- _WHAT THE TASK ASKS_
Wherever "frame" shows up in the records below, copy the whole line.

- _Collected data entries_
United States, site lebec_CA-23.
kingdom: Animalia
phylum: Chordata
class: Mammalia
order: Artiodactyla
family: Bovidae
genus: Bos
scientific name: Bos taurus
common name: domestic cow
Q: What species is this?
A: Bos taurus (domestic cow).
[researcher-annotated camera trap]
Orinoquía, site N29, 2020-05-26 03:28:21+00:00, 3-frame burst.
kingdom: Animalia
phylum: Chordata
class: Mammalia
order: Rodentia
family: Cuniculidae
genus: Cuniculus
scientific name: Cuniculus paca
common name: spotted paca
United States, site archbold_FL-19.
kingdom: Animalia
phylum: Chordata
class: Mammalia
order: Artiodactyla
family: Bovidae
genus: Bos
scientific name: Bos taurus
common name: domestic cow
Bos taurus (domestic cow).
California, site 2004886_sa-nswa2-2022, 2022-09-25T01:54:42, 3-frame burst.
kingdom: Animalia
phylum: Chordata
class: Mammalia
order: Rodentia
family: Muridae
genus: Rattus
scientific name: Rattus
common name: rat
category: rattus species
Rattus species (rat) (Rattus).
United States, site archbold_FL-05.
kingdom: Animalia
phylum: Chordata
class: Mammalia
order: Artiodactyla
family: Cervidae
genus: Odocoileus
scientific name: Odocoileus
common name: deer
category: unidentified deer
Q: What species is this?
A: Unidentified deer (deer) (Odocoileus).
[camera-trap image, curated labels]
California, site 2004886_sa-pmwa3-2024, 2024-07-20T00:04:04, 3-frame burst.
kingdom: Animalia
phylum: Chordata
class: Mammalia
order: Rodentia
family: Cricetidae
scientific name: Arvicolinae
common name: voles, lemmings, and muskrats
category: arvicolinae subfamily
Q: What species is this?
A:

- _OUTPUT BELOW_
Orinoquía, site N29, 2020-05-26 03:28:21+00:00, 3-frame burst.
California, site 2004886_sa-nswa2-2022, 2022-09-25T01:54:42, 3-frame burst.
California, site 2004886_sa-pmwa3-2024, 2024-07-20T00:04:04, 3-frame burst.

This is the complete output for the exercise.